- [WHAT THIS TASK INVOLVES]: Copy from the first line below down to and including the line with "Místní obyvatelé z". Skip the pictures.

- [DATA SECTION]:
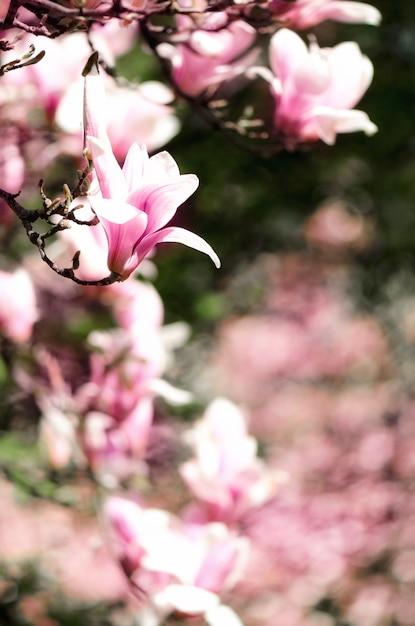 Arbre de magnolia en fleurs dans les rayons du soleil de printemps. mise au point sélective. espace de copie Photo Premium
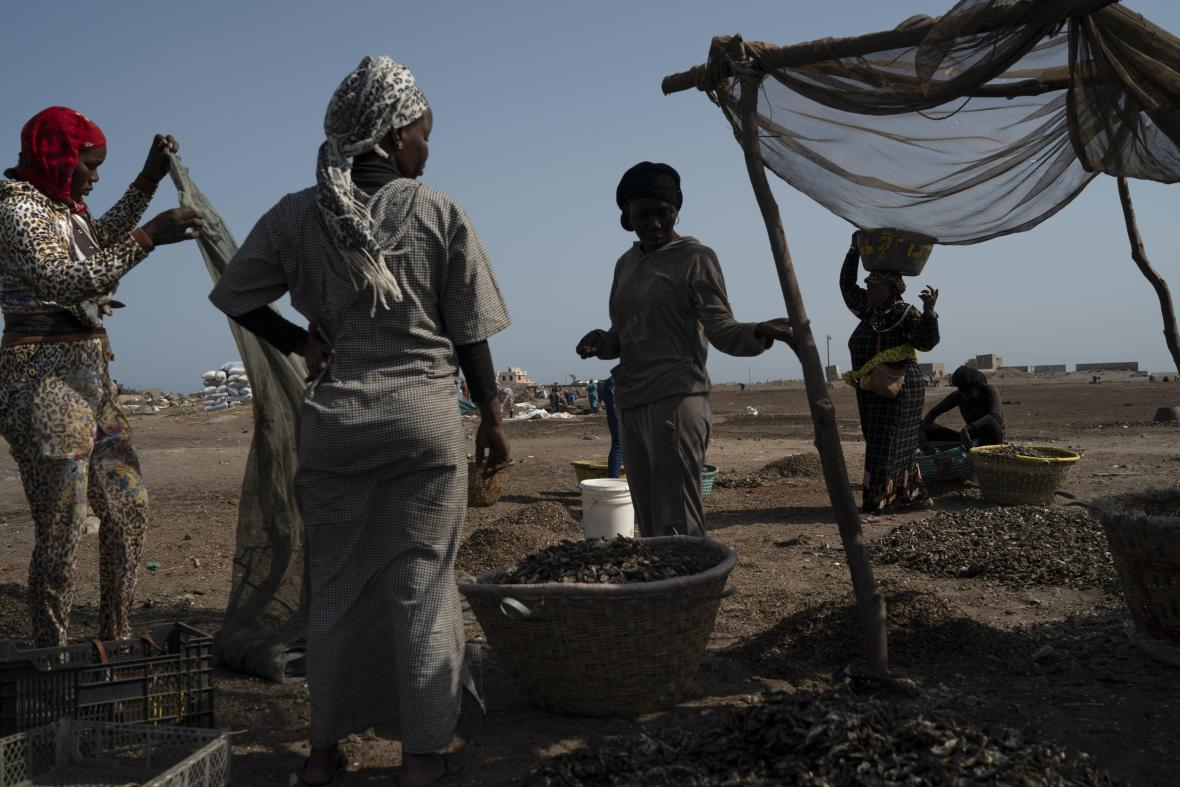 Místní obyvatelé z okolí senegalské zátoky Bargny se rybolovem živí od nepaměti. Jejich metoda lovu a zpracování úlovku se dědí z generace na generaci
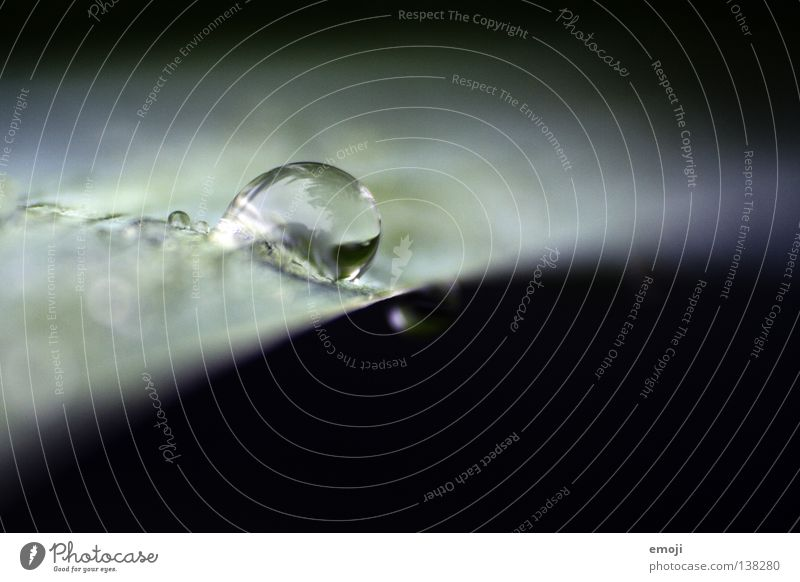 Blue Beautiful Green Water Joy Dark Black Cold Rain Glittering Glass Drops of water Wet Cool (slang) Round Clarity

- [RESPONSE TO THIS EXERCISE]:
 Arbre de magnolia en fleurs dans les rayons du soleil de printemps. mise au point sélective. espace de copie Photo Premium
 Místní obyvatelé z okolí senegalské zátoky Bargny se rybolovem živí od nepaměti. Jejich metoda lovu a zpracování úlovku se dědí z generace na generaci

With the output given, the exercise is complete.